◆ DESCRIPTION OF THE TASK: Reproduce the material below line for line, changing nothing.

◆ INPUT ROWS:
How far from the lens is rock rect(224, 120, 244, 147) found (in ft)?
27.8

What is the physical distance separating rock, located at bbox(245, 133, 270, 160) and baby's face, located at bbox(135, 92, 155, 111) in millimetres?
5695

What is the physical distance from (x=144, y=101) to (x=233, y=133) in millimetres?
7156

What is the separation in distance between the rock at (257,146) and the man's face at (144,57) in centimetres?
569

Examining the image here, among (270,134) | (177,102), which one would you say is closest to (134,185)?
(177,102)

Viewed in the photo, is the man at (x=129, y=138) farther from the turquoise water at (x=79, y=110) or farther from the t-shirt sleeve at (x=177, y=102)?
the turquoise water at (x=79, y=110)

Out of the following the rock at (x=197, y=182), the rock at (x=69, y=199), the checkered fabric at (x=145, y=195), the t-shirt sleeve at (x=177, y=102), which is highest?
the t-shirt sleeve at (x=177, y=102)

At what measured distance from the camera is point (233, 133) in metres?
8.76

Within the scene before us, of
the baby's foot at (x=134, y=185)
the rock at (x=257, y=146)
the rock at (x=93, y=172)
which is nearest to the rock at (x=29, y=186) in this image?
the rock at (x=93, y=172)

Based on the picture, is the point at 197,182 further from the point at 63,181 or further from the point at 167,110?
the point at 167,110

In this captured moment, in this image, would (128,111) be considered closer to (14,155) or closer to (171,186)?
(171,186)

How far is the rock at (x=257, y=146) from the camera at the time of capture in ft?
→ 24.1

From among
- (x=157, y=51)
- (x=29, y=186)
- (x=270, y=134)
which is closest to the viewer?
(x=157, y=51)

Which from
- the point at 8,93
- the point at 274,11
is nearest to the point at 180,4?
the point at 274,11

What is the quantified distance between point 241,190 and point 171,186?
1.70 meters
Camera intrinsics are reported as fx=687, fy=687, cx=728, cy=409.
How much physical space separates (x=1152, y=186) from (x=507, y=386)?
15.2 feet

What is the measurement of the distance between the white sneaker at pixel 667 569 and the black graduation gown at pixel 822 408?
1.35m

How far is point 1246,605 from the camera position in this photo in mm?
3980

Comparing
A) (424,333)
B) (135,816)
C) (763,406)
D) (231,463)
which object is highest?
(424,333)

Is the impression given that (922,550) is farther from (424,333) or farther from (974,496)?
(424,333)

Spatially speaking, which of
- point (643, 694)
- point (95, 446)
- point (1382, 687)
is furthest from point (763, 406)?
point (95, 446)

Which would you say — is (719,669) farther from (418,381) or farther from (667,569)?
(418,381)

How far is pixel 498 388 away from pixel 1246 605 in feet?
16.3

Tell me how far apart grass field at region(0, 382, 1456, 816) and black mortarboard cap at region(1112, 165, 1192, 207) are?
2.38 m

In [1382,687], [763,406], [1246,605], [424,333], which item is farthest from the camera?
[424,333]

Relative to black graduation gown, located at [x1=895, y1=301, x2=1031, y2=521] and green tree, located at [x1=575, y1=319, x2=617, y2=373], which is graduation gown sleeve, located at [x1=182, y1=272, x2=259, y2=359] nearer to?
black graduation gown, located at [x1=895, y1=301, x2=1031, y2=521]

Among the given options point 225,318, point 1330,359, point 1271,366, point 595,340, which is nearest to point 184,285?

◆ FINAL RESULT:
How far from the lens is rock rect(224, 120, 244, 147) found (in ft)?
27.8

What is the physical distance separating rock, located at bbox(245, 133, 270, 160) and baby's face, located at bbox(135, 92, 155, 111) in millimetres?
5695

What is the physical distance from (x=144, y=101) to (x=233, y=133) in millimetres?
7156

What is the separation in distance between the rock at (257,146) and the man's face at (144,57) in centimetres?
569

Examining the image here, among (270,134) | (177,102), which one would you say is closest to (134,185)?
(177,102)

Viewed in the photo, is the man at (x=129, y=138) farther from the turquoise water at (x=79, y=110) or farther from the t-shirt sleeve at (x=177, y=102)?
the turquoise water at (x=79, y=110)

Out of the following the rock at (x=197, y=182), the rock at (x=69, y=199), the checkered fabric at (x=145, y=195), the t-shirt sleeve at (x=177, y=102), which is highest?
the t-shirt sleeve at (x=177, y=102)

At what measured distance from the camera is point (233, 133) in metres?
8.76

Within the scene before us, of
the baby's foot at (x=134, y=185)
the rock at (x=257, y=146)
the rock at (x=93, y=172)
which is nearest to the rock at (x=29, y=186) in this image?
the rock at (x=93, y=172)

Based on the picture, is the point at 197,182 further from the point at 63,181 or further from the point at 167,110?
the point at 167,110

In this captured moment, in this image, would (128,111) be considered closer to (14,155) or closer to (171,186)?
(171,186)

How far is the rock at (x=257, y=146) from the camera at the time of capture in ft?
→ 24.1

From among
- (x=157, y=51)
- (x=29, y=186)
- (x=270, y=134)
which is closest to the viewer?
(x=157, y=51)

Which from
- the point at 8,93
- the point at 274,11
is nearest to the point at 180,4?
the point at 274,11

What is the quantified distance between point 241,190 and point 171,186?
1.70 meters
Camera intrinsics are reported as fx=687, fy=687, cx=728, cy=409.
How much physical space separates (x=1152, y=186) from (x=507, y=386)?
15.2 feet

What is the measurement of the distance between the white sneaker at pixel 667 569 and the black graduation gown at pixel 822 408?
1.35m

How far is point 1246,605 from the camera position in this photo in mm?
3980

Comparing
A) (424,333)
B) (135,816)
C) (763,406)
D) (231,463)
which object is highest?
(424,333)

Is the impression given that (922,550) is farther from (424,333) or farther from (974,496)?
(424,333)

Spatially speaking, which of
- point (643, 694)
- point (95, 446)
- point (1382, 687)
is furthest from point (763, 406)?
point (95, 446)

Which would you say — is (719,669) farther from (418,381) or farther from (667,569)?
(418,381)

How far is pixel 498 388 away from pixel 1246 605 in feet?
16.3

Tell me how far apart grass field at region(0, 382, 1456, 816) and black mortarboard cap at region(1112, 165, 1192, 207) are?
2.38 m

In [1382,687], [763,406], [1246,605], [424,333], which item is farthest from the camera?
[424,333]

Relative to black graduation gown, located at [x1=895, y1=301, x2=1031, y2=521] and green tree, located at [x1=575, y1=319, x2=617, y2=373], which is graduation gown sleeve, located at [x1=182, y1=272, x2=259, y2=359] nearer to?
black graduation gown, located at [x1=895, y1=301, x2=1031, y2=521]

Among the given options point 225,318, point 1330,359, point 1271,366, point 595,340, which is nearest to point 184,285?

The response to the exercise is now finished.